# 阅读材料
虎符-RE-game
基本指令
点击查看详细内容
- 阅读下文代码前基本须知
LOAD_CONST 加载常量 1
STORE_NAME 将变量储存为常量值 a=1 局部变量
STORE_GLOBAL同上功能 全局变量
BUILD_LIST 生成list
BUILD_MAP声明字典元素数量
STORE_MAP生成键值对 并储存
LOAD_NAME加载局部变量
BINARY_ADD加法
BINARY_SUBTRACT减法
BINARY_MULTIPLY乘法
BINARY_DIVIDE除法
BINARY_MODULO取余
BINARY_SUBSCR()
BUILD_SLICE切片
POP_TOP将结果从堆栈顶部弹出,以保证堆栈平衡
SETUP_LOOP表明循环开始 (to 28)参数说明此循环知道字节码偏移28字节的指令结束(也就是28字节开始不是循环)。
FOR_ITER调用堆栈 声明generator作用到字节码偏移位置27字节。
PRINT_ITEM为一个print函数。
COMPARE_OP指令对堆栈中两个常量进行比较
POP_JUMP_IF_FALSE指令,判断栈顶值来决定程序运行顺序实现判断功能。
基本查看
打开是一个txt文档。里面的内容是,python字节码。python的字节码只能靠自己硬读,没有什么其他方法。

# 练习任务
a) 在上文这篇Python字节码笔记中，POP_TOP 指令起什么作用？
b) 请续写上文这篇Python字节码笔记，从最后一句之后写起。

(已存储条目)
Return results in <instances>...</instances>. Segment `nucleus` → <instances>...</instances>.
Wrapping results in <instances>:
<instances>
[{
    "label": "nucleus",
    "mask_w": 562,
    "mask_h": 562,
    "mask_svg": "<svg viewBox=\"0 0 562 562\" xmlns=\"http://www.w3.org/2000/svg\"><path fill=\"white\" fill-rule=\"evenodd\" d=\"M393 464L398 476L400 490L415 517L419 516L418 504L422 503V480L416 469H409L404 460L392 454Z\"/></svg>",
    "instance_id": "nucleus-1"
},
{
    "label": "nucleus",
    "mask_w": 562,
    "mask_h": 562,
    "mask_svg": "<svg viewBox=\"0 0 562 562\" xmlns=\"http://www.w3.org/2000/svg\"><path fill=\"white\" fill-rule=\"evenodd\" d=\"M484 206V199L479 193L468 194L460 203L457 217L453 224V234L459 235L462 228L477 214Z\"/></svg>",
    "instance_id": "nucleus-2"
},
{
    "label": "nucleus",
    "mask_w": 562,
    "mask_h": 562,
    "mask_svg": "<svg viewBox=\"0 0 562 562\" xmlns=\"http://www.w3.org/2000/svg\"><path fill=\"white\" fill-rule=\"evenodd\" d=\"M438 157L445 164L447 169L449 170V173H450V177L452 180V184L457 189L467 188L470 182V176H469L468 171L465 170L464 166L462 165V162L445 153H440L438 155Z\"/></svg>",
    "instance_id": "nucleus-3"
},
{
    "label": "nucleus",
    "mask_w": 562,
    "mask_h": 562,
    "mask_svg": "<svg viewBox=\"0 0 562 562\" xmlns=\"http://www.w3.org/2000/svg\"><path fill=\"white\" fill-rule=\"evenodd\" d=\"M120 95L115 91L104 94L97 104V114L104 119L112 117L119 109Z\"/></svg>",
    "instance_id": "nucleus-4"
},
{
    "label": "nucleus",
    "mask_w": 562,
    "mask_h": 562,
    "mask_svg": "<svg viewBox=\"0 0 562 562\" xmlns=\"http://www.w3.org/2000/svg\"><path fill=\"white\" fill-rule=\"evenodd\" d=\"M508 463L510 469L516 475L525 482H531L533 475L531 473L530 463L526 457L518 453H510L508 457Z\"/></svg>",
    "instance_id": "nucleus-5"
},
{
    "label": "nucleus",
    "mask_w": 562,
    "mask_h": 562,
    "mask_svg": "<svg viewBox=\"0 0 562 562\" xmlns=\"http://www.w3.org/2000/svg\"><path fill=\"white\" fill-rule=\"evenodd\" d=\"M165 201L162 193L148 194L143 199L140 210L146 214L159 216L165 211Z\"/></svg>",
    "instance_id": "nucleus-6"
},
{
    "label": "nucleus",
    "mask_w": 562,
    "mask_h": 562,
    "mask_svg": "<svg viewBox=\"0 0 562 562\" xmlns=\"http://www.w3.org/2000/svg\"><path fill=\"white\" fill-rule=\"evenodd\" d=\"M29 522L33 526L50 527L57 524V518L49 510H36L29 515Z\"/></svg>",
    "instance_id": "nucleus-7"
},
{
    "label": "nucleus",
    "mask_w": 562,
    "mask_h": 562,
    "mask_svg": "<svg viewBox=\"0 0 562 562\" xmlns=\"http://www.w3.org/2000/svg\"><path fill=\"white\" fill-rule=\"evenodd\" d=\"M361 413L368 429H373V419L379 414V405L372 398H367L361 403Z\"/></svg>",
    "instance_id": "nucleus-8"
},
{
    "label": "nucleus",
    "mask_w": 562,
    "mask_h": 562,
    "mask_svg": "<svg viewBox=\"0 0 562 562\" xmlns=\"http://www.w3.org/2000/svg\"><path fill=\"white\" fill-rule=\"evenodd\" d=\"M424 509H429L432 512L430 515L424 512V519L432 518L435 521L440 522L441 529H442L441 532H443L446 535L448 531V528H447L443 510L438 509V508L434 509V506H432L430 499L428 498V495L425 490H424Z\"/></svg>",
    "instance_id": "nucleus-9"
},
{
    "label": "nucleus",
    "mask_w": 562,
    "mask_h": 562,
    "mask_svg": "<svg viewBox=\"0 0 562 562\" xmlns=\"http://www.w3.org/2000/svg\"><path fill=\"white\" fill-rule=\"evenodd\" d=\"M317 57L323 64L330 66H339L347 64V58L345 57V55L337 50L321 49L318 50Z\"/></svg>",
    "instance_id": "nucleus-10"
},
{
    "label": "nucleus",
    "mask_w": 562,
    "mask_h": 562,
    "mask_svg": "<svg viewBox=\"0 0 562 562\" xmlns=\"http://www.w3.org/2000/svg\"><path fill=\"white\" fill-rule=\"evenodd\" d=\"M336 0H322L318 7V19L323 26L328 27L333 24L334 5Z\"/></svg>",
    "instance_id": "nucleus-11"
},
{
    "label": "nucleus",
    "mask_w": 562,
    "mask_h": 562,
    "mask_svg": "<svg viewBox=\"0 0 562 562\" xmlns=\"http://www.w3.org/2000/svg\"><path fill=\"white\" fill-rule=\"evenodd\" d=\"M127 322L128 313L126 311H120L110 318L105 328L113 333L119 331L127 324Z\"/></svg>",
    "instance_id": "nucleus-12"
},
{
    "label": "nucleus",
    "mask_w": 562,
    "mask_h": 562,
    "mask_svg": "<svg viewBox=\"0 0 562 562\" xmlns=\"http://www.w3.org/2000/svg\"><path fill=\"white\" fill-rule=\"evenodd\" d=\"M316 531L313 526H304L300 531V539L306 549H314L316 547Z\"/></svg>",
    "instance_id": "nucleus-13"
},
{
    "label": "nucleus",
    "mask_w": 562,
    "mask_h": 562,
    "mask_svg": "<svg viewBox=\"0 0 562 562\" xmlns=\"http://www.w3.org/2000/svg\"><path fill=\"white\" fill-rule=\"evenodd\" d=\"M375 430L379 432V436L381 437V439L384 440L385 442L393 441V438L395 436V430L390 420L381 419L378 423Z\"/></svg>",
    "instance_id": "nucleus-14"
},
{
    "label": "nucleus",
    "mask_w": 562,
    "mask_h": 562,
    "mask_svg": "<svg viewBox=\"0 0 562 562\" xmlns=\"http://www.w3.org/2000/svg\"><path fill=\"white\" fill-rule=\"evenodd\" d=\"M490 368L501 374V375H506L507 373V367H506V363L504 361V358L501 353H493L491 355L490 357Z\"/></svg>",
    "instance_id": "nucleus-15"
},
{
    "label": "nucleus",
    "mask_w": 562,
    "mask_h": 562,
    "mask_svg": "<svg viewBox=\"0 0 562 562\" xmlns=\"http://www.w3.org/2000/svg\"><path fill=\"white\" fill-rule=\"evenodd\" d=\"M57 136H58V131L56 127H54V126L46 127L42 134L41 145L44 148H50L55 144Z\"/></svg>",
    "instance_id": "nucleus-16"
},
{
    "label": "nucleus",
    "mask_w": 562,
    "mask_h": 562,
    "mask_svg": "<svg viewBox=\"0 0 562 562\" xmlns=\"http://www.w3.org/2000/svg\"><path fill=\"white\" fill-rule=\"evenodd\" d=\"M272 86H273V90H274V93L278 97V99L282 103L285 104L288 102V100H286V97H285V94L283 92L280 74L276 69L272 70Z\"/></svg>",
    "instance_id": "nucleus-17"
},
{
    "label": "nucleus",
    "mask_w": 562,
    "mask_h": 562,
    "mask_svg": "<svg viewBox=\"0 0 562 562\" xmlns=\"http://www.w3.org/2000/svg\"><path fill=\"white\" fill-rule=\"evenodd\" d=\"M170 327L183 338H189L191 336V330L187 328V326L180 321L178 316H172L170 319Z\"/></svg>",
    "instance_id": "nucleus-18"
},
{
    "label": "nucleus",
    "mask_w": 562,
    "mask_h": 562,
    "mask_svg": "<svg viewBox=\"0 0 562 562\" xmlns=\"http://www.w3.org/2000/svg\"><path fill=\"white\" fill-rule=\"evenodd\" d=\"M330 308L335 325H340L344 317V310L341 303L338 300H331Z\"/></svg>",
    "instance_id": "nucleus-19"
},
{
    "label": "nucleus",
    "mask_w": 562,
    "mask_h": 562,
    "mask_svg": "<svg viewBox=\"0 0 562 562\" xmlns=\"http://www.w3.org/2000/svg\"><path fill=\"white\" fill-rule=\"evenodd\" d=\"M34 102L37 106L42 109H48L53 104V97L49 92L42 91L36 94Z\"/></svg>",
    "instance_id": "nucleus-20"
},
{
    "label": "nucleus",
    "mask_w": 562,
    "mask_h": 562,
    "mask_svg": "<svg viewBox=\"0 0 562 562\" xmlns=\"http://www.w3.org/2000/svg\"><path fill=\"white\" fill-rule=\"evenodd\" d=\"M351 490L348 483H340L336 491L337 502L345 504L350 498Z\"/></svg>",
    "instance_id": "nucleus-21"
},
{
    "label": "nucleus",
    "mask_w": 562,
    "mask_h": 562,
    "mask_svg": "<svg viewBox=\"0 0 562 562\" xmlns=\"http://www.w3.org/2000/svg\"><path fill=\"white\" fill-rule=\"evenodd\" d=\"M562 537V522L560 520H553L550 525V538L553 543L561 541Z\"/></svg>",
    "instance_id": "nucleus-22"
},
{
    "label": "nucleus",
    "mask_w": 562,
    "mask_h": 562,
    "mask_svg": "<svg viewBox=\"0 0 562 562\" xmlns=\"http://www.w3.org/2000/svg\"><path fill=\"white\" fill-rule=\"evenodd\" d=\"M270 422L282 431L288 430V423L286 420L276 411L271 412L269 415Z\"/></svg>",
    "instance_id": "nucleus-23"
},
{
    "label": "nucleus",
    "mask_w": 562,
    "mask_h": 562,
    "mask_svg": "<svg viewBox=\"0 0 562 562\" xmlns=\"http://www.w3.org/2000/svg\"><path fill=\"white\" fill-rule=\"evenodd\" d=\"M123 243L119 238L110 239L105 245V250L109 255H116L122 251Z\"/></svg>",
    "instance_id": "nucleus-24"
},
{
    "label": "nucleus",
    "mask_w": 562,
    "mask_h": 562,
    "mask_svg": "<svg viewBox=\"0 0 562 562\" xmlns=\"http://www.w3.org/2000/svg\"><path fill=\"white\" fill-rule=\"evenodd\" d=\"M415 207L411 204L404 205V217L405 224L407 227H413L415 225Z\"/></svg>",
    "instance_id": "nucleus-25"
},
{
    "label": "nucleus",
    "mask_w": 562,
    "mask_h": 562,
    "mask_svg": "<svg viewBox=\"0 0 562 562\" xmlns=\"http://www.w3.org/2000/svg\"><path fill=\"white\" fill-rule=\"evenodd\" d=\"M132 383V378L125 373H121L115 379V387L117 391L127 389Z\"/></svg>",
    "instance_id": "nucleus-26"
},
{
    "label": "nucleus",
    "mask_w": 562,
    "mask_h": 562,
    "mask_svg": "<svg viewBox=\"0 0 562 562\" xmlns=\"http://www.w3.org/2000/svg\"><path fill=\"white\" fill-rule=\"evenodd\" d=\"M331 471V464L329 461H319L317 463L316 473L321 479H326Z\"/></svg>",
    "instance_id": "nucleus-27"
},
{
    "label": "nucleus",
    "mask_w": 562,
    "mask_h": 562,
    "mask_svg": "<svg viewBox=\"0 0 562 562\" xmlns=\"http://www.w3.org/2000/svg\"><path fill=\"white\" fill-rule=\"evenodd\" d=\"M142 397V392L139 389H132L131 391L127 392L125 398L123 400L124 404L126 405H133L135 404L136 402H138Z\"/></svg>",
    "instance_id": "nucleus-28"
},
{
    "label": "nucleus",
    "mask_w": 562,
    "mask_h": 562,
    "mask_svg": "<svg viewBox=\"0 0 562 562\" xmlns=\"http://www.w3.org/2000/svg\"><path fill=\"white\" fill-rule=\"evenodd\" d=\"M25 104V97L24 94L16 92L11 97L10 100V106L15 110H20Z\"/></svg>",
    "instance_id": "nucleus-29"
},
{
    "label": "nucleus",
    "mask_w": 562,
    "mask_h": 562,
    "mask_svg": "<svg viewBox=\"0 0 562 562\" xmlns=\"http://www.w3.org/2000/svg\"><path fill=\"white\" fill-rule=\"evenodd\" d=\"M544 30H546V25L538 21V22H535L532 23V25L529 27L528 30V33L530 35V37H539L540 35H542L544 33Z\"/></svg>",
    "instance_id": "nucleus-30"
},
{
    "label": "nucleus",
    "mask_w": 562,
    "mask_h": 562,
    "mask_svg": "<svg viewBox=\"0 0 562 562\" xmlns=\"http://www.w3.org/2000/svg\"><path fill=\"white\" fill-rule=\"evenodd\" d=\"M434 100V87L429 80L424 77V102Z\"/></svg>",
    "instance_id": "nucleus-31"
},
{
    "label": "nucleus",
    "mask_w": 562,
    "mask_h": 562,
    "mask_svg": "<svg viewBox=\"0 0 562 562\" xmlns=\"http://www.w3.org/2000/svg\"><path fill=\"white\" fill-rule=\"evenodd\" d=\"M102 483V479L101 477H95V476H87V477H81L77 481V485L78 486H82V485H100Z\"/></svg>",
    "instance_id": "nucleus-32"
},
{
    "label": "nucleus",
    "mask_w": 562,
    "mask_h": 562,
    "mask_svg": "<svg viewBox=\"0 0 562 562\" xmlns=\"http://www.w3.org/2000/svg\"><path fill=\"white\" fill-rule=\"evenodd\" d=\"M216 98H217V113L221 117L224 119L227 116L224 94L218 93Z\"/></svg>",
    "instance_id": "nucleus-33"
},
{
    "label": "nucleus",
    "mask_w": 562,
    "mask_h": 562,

# 答案列表
a) 将结果从堆栈顶部弹出，以保证堆栈平衡。

b)
python逆向或者反汇编的目的就是在没有源码的基础上,通过字节码来理解源代码的运行内容
分析
# Python 2.7
# Embedded file name: game.py
#源码行号|指令在函数中的偏移|指令符号|指令参数|实际参数值
1 0 LOAD_CONST 249
3 LOAD_CONST 91
6 LOAD_CONST 149
9 LOAD_CONST 113
12 LOAD_CONST 16
15 LOAD_CONST 91
18 LOAD_CONST 53
21 LOAD_CONST 41
24 BUILD_LIST_8 8
27 STORE_NAME 0 'arr0'
#arr0=[249,91,149,113,16,91,53,41]
2 30 LOAD_CONST 43
33 LOAD_CONST 1
36 LOAD_CONST 6
39 LOAD_CONST 69
42 LOAD_CONST 20
45 LOAD_CONST 62
48 LOAD_CONST 6
51 LOAD_CONST 44
54 LOAD_CONST 24
57 LOAD_CONST 113
60 LOAD_CONST 6
63 LOAD_CONST 35
66 LOAD_CONST 0
69 LOAD_CONST 3
72 LOAD_CONST 6
75 LOAD_CONST 44
78 LOAD_CONST 20
81 LOAD_CONST 22
84 LOAD_CONST 127
87 LOAD_CONST 60
90 BUILD_LIST_20 20
93 STORE_NAME 1 'arr1'
#arr1=[43,1,6,69,20,62,6,44,24,113,6,35,0,3,6,44,20,22,127,60]
3 96 LOAD_CONST 90
99 LOAD_CONST 100
102 LOAD_CONST 87
105 LOAD_CONST 109
108 LOAD_CONST 86
111 LOAD_CONST 108
114 LOAD_CONST 86
117 LOAD_CONST 105
120 LOAD_CONST 90
123 LOAD_CONST 104
126 LOAD_CONST 88
129 LOAD_CONST 102
132 BUILD_LIST_12 12
135 STORE_NAME 2 'arr2'
#arr2=[90,100,87,109,86,108,86,105,90,104,88,102]
5 138 LOAD_CODE <code_object check0>
141 MAKE_FUNCTION_0 0 None
144 STORE_NAME 3 'check0'
#check0()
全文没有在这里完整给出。